Some time ago I went through a bout of severe depression . Actually I was seriously considering suicide . I figured though that I owe it to my kid ( who was much younger at that time , he's 17 now ) to seek help, hence I started my pilgrimage through the psychiatrists /psychologists offices .In general I have a very hard time accepting mood and mind altering medication so I was started with the left foot in that direction , but to my surprise , the only shrink that did not pull his prescription pad immediately and more importantly did not label me pathologically mentally ill asked me one question : what book is on your night stand now ?? I said I am reading Faulkner , As I lay dying . He shouted out loud , There's your problem.
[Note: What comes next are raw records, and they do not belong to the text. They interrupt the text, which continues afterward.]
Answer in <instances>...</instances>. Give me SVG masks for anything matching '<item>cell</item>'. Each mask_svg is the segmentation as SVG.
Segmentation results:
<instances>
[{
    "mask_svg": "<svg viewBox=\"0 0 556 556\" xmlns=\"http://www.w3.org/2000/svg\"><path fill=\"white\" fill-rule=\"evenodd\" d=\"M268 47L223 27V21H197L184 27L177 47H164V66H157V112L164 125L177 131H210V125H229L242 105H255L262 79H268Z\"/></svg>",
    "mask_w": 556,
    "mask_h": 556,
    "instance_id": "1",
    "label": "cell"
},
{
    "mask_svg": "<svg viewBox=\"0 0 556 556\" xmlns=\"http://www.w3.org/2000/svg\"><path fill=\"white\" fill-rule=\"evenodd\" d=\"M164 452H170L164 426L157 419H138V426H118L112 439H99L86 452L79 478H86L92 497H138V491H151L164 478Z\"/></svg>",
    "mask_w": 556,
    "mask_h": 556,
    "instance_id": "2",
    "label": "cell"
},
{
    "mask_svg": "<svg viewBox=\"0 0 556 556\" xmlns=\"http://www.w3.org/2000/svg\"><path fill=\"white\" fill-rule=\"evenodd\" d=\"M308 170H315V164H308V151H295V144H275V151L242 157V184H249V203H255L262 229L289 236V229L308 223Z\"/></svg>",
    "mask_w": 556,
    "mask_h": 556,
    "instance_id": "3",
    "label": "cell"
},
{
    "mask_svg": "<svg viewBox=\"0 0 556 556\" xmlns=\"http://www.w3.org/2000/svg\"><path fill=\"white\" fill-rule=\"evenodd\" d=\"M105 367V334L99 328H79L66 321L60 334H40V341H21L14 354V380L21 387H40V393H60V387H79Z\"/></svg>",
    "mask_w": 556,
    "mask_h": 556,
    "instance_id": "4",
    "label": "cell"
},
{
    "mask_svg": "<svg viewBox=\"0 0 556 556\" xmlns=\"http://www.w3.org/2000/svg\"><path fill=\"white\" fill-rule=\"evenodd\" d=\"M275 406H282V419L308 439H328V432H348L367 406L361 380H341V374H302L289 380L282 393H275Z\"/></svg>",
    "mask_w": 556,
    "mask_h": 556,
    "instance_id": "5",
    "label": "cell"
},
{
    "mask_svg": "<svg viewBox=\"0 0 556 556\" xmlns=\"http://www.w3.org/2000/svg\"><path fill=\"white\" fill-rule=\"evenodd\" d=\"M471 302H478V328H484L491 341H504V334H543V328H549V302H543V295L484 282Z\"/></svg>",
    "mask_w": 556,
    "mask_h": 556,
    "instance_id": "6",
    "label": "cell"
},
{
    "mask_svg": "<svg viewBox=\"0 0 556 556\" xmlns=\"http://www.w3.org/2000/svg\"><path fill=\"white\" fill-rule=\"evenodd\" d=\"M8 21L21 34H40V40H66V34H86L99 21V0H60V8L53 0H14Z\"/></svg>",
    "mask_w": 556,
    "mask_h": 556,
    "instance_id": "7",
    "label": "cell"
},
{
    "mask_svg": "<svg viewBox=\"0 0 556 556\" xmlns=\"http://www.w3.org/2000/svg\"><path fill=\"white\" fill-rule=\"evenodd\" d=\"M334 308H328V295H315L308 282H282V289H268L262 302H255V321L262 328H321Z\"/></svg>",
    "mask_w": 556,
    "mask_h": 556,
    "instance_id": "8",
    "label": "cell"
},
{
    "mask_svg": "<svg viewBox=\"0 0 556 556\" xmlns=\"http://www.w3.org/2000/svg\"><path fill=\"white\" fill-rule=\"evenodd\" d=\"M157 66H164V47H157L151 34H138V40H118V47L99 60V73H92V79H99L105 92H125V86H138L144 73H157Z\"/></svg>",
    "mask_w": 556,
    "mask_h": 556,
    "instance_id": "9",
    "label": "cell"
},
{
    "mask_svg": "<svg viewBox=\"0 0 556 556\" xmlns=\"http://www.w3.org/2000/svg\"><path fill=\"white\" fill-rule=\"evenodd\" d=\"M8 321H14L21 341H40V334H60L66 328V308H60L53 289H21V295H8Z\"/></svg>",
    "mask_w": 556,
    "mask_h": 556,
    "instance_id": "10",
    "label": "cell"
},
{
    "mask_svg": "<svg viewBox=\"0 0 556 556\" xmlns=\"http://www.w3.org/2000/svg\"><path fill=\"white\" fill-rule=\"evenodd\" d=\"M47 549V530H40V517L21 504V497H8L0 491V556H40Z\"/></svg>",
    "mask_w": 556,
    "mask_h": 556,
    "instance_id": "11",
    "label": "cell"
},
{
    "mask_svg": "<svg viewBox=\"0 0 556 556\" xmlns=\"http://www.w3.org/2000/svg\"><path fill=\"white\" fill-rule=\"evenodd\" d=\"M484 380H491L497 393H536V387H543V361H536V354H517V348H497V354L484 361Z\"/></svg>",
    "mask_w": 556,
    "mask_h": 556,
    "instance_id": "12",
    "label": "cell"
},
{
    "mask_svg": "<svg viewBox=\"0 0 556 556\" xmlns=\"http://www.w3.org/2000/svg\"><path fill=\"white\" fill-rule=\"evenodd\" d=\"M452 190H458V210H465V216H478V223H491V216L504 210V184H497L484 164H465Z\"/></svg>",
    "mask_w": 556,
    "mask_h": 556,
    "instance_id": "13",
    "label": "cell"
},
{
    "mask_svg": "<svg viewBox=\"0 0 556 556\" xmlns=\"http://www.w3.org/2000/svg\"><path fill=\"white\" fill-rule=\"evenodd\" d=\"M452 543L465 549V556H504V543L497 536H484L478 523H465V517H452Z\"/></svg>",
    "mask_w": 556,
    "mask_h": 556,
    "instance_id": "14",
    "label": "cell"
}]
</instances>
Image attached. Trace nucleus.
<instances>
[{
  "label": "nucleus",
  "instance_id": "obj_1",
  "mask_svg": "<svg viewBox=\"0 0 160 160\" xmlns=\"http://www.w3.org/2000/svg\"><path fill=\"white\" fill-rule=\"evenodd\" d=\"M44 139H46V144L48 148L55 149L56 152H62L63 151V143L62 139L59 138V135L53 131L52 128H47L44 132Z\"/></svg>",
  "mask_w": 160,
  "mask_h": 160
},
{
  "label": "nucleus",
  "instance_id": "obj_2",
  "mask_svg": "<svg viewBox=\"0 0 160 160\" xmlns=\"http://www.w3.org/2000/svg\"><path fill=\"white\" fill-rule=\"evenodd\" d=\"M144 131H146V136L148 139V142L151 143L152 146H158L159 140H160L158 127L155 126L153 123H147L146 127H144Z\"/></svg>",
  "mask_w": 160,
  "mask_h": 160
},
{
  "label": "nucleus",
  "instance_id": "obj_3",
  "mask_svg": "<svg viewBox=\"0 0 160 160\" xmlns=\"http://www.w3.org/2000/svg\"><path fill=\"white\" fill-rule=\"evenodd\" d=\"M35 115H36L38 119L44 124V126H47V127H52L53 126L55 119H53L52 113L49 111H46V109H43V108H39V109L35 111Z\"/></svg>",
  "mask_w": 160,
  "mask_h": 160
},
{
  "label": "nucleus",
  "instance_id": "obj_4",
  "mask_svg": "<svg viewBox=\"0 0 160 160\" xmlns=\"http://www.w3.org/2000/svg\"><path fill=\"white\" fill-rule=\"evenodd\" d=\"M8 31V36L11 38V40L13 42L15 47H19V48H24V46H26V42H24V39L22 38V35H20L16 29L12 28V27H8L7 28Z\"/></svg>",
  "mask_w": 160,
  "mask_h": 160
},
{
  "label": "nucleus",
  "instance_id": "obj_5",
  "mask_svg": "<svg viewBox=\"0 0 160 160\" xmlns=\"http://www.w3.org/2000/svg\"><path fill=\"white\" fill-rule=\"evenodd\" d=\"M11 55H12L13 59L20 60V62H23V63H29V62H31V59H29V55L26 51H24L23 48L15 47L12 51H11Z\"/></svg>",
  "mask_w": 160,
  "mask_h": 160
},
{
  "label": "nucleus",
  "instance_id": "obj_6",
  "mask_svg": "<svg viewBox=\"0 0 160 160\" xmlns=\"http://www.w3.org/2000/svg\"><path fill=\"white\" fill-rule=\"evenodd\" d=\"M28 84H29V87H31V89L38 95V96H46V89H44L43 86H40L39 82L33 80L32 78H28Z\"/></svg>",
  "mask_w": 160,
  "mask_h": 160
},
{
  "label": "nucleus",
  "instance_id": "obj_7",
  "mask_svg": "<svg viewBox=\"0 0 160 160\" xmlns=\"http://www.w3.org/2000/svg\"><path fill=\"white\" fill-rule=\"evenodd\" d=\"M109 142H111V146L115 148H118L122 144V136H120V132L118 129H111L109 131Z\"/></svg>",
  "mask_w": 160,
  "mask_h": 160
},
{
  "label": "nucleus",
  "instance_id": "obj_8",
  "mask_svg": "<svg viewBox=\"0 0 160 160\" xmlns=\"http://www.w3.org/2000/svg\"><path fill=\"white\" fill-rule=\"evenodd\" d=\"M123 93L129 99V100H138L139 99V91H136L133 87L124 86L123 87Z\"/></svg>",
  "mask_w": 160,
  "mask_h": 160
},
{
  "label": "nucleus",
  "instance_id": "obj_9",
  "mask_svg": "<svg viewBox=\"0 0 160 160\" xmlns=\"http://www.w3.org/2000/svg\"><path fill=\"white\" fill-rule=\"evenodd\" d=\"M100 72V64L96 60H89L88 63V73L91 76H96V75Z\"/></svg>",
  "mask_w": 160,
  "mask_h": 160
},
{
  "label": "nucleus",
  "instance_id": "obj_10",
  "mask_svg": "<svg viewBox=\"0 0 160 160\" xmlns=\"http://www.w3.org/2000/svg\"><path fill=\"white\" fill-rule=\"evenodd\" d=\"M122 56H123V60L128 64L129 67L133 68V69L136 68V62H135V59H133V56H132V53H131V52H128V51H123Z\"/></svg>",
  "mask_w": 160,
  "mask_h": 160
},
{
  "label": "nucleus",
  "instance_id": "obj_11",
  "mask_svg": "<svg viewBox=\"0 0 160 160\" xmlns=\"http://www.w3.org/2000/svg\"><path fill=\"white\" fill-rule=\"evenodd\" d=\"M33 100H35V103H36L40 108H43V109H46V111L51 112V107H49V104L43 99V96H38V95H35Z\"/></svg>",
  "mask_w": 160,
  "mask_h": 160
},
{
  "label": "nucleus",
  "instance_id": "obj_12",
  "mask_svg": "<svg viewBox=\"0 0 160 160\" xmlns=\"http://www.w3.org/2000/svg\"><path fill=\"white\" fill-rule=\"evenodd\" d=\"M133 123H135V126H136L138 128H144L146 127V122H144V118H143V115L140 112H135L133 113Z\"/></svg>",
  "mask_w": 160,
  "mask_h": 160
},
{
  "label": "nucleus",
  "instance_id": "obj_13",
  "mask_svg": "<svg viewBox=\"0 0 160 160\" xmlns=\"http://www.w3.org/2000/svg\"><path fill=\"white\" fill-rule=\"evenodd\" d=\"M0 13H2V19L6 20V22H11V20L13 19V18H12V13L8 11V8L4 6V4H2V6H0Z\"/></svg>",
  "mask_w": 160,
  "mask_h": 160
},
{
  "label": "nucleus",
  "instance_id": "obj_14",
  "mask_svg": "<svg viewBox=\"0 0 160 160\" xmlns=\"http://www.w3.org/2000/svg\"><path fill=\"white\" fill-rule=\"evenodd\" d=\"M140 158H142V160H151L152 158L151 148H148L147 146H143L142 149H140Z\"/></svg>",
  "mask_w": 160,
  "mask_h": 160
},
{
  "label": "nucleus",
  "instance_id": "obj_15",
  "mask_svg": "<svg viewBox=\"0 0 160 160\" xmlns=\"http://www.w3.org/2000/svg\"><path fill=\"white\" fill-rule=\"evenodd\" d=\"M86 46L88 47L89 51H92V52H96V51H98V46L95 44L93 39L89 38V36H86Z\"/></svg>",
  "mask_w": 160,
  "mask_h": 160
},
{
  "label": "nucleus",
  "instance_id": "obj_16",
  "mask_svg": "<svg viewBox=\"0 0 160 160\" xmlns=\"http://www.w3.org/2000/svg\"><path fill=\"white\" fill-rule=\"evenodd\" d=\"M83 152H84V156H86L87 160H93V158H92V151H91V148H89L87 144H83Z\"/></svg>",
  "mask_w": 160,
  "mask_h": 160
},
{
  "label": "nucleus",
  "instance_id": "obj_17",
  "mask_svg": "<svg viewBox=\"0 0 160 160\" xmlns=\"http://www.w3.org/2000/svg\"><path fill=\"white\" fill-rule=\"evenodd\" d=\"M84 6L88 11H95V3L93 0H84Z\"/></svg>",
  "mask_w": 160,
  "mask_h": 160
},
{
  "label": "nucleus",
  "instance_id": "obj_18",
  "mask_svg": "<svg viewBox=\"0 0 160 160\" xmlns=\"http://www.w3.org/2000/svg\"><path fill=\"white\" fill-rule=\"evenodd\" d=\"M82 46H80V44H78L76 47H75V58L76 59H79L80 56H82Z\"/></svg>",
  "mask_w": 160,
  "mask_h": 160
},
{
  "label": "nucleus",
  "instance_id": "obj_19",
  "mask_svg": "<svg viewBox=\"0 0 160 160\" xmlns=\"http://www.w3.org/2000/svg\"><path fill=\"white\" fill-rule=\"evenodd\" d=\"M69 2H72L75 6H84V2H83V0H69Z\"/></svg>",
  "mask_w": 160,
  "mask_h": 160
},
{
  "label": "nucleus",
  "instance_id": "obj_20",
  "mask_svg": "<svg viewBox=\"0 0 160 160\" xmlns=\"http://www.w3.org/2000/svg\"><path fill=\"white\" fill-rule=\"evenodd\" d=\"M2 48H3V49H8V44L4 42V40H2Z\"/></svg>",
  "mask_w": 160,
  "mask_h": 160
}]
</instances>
Stop reading morose material from clinically depressed little fellows and you won't feel that dismal yourself. Needless to say that years after that I am still seeing him and our conversations are a joy !! I guess the moral of my story is that the effect our cognitive stimuli has on our psych is underestimated sometimes

A____



I've done my rounds of fighting with depression, that's for damn sure, to say nothing of the therapy. I'm using that, as much as I can. "Think positive" "Don't get into that downward depression spiral" "You never know"...

...and then, I get dizzy, and can't see the screen of my laptop for more than 5 minutes at a time, and I say "Fuck it.", and I go back to laying in bed, wondering what will happen after I die.